A manifestação, já considerada histórica pela grande quantidade de pessoas, aconteceu enquanto o AfD realizava um evento de inauguração de sua campanha eleitoral em Halle, cidade do leste da Alemanha, que contou com uma aparição surpresa do bilionário Elon Musk. O magnata, que na última semana, durante a cerimônia de posse de Donald Trump, nos EUA, fez um gesto nazista, reforçou seu apoio a Alice Weidel, candidata do partido de extrema direita, afirmando que o AfD "é a melhor esperança" para o país. Musk aproveitou para fazer um discurso de tom nazi-fascista ao afirmar que os alemães devem ter orgulho de sua "cultura" e rejeitar o "multiculturalismo".
Segundo a pesquisa eleitoral mais recente, de 24 de janeiro, a aliança CDU/CSU, de Friedrich Merz, lidera a a corrida com 30% das intenções de voto. O AfD de Alice Weidel vem em segundo, com 20%, enquanto o SPD (Partido Social-Democrata), do atual chanceler Olaf Scholz, aparece na sequência com 17%.
Veja abaixo vídeos da manifestação histórica contra a extrema direita em Berlim:
O crescimento do AfD
A Alemanha vive uma crise política que vem sendo um prato cheio para a extrema direita, representada pelo AfD, partido com claras aspirações neonazistas e que possui ligações comprovadas com grupos extremistas.
Fundada em 2013, a legenda conseguiu uma cadeira no parlamento alemão, pela primeira vez, em 2017 - hoje, já são 77 deputados.
Trata-se de uma organização ultrarradical que abriga os membros mais extremistas da Alemanha. O AfD defende abertamente ideias xenofóbicas, racistas, segregacionistas e violentas. A principal plataforma política da sigla são os projetos anti-imigração, permeada de retóricas ultranacionalistas que remetem ao nazismo. Diversos membros do partido, inclusive, já tiveram comprovadamente relações com grupos neonazistas e fizeram falas com tal teor.

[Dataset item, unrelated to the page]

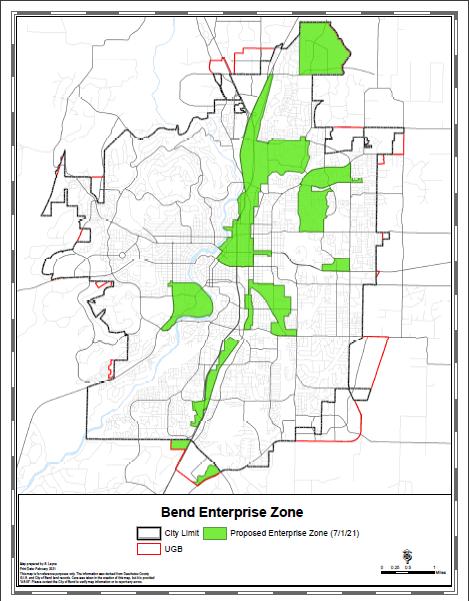 Proposed enterprise zone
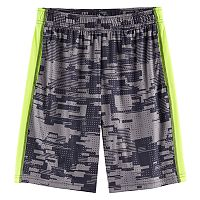 Boys 8-20 Tek Gear® DryTEK Camouflage Training Shorts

Desde 2021, o AfD é monitorado pelo serviço de inteligência interno da Alemanha, o BfV, por tentativa de enfraquecer a constituição democrática do país.
Em 2024, o partido foi o mais votado na eleição regional da Turíngia – a primeira vez que uma legenda de extrema direita vence um pleito estadual desde o regime nazista – e garantiu a segunda maior bancada no parlamento da Saxônia. Situação parecida se deu em Brandemburgo, onde o AfD também ficou em segundo lugar e, por pouco, não vence o pleito.
O crescimento do AfD está intimamente ligado à atual crise política que abala o governo de Olaf Scholz. Com uma série de impasses internos e a falta de consenso entre os partidos da coalizão, temas como economia, inflação e política migratória vêm gerando insatisfação entre os eleitores, que enxergam na legenda extremista uma resposta à instabilidade governamental.
A postura crítica do AfD em relação à União Europeia e ao euro também ganha força em meio às dificuldades econômicas que impactam a população alemã. Enquanto o governo de Scholz enfrenta dificuldades para avançar com reformas, o AfD se aproveita do descontentamento generalizado, apresentando-se como alternativa para eleitores que veem no partido uma maneira de protestar contra o status quo e a paralisia do governo.
O CDU, partido que lidera as pesquisas para as eleições de fevereiro, garantiu em diversas ocasiões que não aceitaria formar um governo com o AfD, mas a declaração recente de Friedrich Merz sobre aceitar apoio do partido extremista em projetos anti-imigração vem gerando preocupação.
Na Alemanha, o sistema parlamentar exige que o partido vencedor das eleições atinja a maioria absoluta para formar um governo sozinho. Caso contrário, é necessário buscar uma coalizão com outros partidos para alcançar a maioria no parlamento e, assim, indicar o chanceler. Este modelo de governança, embora promova consensos, também cria desafios significativos, como a necessidade de conciliar interesses de partidos distintos, algo que frequentemente resulta em impasses e instabilidade política, especialmente em períodos de crise.